EXERCISE AIM —
Format every line of the entries below as a single numbered list, skipping blank lines and leaving the picture out.

________________________________________

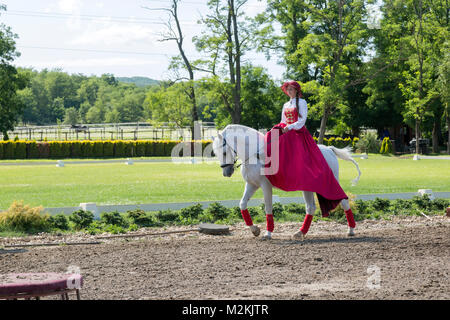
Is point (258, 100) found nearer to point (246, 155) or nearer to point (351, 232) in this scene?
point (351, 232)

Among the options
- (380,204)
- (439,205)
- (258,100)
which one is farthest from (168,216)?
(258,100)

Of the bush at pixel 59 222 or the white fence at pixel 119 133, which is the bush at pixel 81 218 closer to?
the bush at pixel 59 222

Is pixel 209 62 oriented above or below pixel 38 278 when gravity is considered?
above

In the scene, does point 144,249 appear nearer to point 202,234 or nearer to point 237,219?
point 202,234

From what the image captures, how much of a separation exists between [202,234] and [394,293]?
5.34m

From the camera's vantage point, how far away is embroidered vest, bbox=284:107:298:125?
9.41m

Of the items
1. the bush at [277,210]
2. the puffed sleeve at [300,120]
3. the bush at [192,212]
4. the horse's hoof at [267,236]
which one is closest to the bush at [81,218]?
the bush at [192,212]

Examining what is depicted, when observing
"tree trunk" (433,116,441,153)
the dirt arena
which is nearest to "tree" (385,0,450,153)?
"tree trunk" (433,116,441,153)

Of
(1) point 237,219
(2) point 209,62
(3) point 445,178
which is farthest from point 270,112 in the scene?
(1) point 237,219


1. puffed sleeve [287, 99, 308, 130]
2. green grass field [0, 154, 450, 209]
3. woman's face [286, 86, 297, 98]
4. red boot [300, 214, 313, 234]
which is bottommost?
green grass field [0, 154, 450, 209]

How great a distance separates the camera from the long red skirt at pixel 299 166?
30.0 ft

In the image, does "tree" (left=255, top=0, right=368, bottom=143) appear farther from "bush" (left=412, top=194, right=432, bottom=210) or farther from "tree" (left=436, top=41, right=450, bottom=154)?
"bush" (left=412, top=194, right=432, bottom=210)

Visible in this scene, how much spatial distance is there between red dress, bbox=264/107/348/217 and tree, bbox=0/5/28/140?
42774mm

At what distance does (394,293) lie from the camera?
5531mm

________________________________________

EXERCISE SOLUTION —
1. Is point (258, 100) found nearer to point (246, 155) or nearer to point (351, 232) in this scene?
2. point (351, 232)
3. Among the options
4. - (380,204)
5. - (439,205)
6. - (258,100)
7. which one is farthest from (168,216)?
8. (258,100)
9. Of the bush at pixel 59 222 or the white fence at pixel 119 133, which is the bush at pixel 81 218 closer to?
10. the bush at pixel 59 222
11. Is pixel 209 62 oriented above or below pixel 38 278 when gravity is considered?
12. above
13. In the scene, does point 144,249 appear nearer to point 202,234 or nearer to point 237,219?
14. point 202,234
15. From what the image captures, how much of a separation exists between [202,234] and [394,293]?
16. 5.34m
17. From the camera's vantage point, how far away is embroidered vest, bbox=284:107:298:125?
18. 9.41m
19. Of the items
20. 1. the bush at [277,210]
21. 2. the puffed sleeve at [300,120]
22. 3. the bush at [192,212]
23. 4. the horse's hoof at [267,236]
24. which one is closest to the bush at [81,218]?
25. the bush at [192,212]
26. Examining what is depicted, when observing
27. "tree trunk" (433,116,441,153)
28. the dirt arena
29. which is nearest to "tree" (385,0,450,153)?
30. "tree trunk" (433,116,441,153)
31. Of
32. (1) point 237,219
33. (2) point 209,62
34. (3) point 445,178
35. which is farthest from point 270,112 in the scene?
36. (1) point 237,219
37. 1. puffed sleeve [287, 99, 308, 130]
38. 2. green grass field [0, 154, 450, 209]
39. 3. woman's face [286, 86, 297, 98]
40. 4. red boot [300, 214, 313, 234]
41. which is bottommost?
42. green grass field [0, 154, 450, 209]
43. How great a distance separates the camera from the long red skirt at pixel 299 166?
44. 30.0 ft
45. In the image, does "tree" (left=255, top=0, right=368, bottom=143) appear farther from "bush" (left=412, top=194, right=432, bottom=210) or farther from "tree" (left=436, top=41, right=450, bottom=154)?
46. "bush" (left=412, top=194, right=432, bottom=210)
47. Visible in this scene, how much spatial distance is there between red dress, bbox=264/107/348/217 and tree, bbox=0/5/28/140?
48. 42774mm
49. At what distance does (394,293) lie from the camera?
50. 5531mm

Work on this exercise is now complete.